The main Kell leaching and heat treatment unit operations are employed sequentially to assess (i) ultimate overall recoveries into solution and (ii) stagewise amenability to processing. Very high extractions of value metals have been achieved from a wide variety of PGM concentrates (listed in Table I), including UG2, Merensky, Platreef, Great Lakes, Great Dyke. and blends, indicating the robustness of the technology. To date, all PGM concentrates tested have been amenable to Kell processing, as illustrated in Table I. More extensive optimization and locked-cycle test work on each unit operation in the integrated Kell process has also been completed for several PGM concentrates.
According to Mpinga (2015), the complexity of PGM mineralogy makes for a complex metallurgical scenario where a priori prediction of feasible processes is difficult. This is certainly the case for PGM treatment technologies that do not address the mineralogical complexity. In Kell processing, however, the complex PGM mineral phases liberated in the POX stage are converted to simple leachable metallic phases in the heat treatment step, eliminating the complexity issue completely. Moreover, Kell removes sulphur, base metals, amphoterics, and iron in the leaching stages prior to chlorination, resulting in a clean chlorination leach solution. Leaching of metallic PGMs in the Cl2/HCl system is well-established chemistry, readily described by simple equilibrium potential-pH diagrams (Pourbaix, Van Muylder, and de Zoubov, 1959) and with rapid leach rates (Landsberg and Schaller, 1971).

RAW DATA:

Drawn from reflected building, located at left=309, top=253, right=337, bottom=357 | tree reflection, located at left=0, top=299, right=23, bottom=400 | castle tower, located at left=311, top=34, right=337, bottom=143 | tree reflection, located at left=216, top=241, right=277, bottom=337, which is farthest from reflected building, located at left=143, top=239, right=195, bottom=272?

WHAT THE TASK ASKS:
Reproduce the passage on Kell processing of PGM concentrates word for word, from "The main Kell" to "several PGM concentrates.".

SOLUTION:
The main Kell leaching and heat treatment unit operations are employed sequentially to assess (i) ultimate overall recoveries into solution and (ii) stagewise amenability to processing. Very high extractions of value metals have been achieved from a wide variety of PGM concentrates (listed in Table I), including UG2, Merensky, Platreef, Great Lakes, Great Dyke. and blends, indicating the robustness of the technology. To date, all PGM concentrates tested have been amenable to Kell processing, as illustrated in Table I. More extensive optimization and locked-cycle test work on each unit operation in the integrated Kell process has also been completed for several PGM concentrates.